During a quick getaway with Morin to New Orleans, where mornings would start with dozens of freshly shucked oysters and long conversations with their shuckers, the concept of Juicy Oistre (pronounced “oy-stray”) was born.

“We fell in love with the idea of how simple it is,” Botsford says. “An oyster is this singular little package, like a present, that there’s nothing like in the world. And you either like it or you don’t and each one is its own special experience. Michigan having all these wonderful coastlines but no direct access to seafood or saltwater fish, we wanted to bring back this experience back to Ann Arbor.”

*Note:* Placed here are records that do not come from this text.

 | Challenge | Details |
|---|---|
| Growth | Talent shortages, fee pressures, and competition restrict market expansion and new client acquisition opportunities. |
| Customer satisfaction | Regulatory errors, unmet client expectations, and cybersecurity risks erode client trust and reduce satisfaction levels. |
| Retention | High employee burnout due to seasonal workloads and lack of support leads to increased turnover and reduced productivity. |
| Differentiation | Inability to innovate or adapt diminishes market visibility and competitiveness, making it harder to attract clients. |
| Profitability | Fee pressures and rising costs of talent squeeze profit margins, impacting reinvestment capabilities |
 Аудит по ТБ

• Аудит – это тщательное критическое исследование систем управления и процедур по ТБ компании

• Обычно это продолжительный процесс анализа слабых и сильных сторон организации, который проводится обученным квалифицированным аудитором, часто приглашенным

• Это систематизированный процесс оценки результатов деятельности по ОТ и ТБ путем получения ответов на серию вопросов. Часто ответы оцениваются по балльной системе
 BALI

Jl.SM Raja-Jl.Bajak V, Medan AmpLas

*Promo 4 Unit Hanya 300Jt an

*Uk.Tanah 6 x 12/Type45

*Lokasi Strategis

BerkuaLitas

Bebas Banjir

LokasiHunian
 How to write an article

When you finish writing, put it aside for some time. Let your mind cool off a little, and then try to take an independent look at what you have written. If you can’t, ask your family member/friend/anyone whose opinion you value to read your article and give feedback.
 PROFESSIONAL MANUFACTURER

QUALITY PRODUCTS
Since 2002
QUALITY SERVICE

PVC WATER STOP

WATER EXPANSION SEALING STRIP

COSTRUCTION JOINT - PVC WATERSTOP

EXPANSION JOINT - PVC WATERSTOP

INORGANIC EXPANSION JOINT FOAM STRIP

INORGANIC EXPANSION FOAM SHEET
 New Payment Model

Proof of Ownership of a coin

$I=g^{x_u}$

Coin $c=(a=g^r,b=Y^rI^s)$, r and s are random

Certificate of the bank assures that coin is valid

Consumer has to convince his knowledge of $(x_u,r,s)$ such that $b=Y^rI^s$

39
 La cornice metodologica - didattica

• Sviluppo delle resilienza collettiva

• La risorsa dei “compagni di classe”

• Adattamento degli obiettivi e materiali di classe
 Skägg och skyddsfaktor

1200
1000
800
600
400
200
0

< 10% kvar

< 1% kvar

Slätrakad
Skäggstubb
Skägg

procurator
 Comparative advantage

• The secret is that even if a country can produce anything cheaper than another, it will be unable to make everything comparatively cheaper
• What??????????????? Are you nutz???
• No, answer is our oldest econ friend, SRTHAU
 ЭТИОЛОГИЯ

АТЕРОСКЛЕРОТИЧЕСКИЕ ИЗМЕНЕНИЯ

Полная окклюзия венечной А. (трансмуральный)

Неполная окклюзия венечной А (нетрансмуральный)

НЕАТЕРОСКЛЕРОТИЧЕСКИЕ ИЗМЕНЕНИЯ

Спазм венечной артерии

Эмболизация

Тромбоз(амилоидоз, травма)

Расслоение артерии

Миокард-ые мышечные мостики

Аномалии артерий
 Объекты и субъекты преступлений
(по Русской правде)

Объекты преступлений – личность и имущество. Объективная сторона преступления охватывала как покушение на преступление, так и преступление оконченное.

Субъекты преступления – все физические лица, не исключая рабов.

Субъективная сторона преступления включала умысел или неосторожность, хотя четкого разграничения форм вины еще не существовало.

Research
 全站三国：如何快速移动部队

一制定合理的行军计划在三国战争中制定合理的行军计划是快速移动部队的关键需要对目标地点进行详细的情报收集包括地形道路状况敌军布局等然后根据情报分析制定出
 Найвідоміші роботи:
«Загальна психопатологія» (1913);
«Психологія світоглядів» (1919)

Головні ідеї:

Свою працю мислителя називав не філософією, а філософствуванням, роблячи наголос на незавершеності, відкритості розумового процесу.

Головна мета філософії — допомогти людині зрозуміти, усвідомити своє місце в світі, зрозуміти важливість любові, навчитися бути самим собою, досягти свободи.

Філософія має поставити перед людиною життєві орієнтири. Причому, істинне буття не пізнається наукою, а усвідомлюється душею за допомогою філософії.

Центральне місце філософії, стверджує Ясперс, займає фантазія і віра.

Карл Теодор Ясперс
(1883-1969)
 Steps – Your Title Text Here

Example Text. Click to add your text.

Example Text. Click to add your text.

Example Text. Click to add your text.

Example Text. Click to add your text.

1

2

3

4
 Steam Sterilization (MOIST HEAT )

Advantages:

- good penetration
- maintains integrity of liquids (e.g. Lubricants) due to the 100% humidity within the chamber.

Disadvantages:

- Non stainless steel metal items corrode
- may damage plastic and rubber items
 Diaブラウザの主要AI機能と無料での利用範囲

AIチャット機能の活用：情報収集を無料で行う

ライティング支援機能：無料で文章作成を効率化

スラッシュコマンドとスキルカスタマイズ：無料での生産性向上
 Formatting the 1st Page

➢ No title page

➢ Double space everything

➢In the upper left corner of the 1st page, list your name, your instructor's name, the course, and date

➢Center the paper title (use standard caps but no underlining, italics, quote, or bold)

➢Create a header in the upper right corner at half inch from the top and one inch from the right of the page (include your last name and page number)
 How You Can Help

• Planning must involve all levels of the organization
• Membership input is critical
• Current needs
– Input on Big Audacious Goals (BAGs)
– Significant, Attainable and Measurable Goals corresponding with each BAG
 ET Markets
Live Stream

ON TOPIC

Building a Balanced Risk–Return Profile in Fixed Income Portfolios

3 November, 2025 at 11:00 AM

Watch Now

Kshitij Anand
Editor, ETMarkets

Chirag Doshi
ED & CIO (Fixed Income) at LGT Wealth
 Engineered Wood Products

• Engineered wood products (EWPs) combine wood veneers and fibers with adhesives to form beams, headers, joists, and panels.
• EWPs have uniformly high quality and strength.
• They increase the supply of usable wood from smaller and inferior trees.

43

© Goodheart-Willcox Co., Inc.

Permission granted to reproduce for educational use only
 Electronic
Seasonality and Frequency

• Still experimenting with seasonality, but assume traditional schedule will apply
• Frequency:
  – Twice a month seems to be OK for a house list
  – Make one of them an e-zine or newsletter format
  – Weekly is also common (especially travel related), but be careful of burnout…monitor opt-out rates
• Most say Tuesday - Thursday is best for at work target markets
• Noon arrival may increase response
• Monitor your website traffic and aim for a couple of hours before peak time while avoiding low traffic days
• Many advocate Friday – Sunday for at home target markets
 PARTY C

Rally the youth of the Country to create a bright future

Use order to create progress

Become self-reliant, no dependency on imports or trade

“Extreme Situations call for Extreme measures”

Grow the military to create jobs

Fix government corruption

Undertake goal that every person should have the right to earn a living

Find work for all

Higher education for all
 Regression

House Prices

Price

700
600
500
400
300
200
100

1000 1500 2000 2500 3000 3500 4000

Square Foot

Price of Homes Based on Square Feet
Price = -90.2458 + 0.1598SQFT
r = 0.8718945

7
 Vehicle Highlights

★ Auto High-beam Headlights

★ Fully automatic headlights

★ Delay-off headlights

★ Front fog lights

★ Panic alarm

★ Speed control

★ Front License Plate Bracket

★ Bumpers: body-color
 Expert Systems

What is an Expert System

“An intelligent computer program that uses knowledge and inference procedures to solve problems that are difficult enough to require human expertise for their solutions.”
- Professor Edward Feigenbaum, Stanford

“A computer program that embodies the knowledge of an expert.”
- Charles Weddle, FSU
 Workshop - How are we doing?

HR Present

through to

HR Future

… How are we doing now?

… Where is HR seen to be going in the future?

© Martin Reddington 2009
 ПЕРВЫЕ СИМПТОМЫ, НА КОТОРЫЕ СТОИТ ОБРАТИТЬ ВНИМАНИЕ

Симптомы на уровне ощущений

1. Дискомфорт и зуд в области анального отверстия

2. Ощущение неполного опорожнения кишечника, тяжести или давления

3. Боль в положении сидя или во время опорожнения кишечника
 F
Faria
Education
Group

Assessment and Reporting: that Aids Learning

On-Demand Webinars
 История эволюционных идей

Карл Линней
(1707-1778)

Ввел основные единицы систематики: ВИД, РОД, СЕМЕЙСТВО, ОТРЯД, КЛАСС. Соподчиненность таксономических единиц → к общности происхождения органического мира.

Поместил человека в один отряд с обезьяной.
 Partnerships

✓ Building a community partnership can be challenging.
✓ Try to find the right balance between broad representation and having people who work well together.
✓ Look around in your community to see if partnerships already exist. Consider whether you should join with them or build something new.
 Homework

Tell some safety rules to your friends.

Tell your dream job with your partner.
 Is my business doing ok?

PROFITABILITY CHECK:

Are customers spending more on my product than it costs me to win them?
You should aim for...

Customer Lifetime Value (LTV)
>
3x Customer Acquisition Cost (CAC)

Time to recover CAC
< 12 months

There were more detours along the way, namely to the Pacific Northwest, where Botsford developed key relationships with shellfish and oyster farmers Juicy Oistre maintains to this day.

Then the pandemic hit and a few months later Botsford returned to Ann Arbor to pivot Juicy Oistre in a new direction. The pair had already built an oyster cart they’d planned to pop-up at local bars and restaurants that summer. But when those all closed amid the COVID-induced dining room shutdown, Juicy Oistre went mobile instead, setting up in a 1976 AM General Step Van ice cream truck. At their first pop-up, held in Morin’s own driveway, the pair moved through $1,200 worth of chilled seafood, and the buzz has been growing ever since.

“Oysters are like a little present with a beautiful story and unique identity presented to you,” Botsford says. “Once you’ve opened it, you get what you get. It’s literally what mother nature created. And it’s up to the consumer to know whether they like it or not. Our only job is to exploit that and showcase it. It’s this beautiful food that we don’t have to do much to — just educate the consumer on.”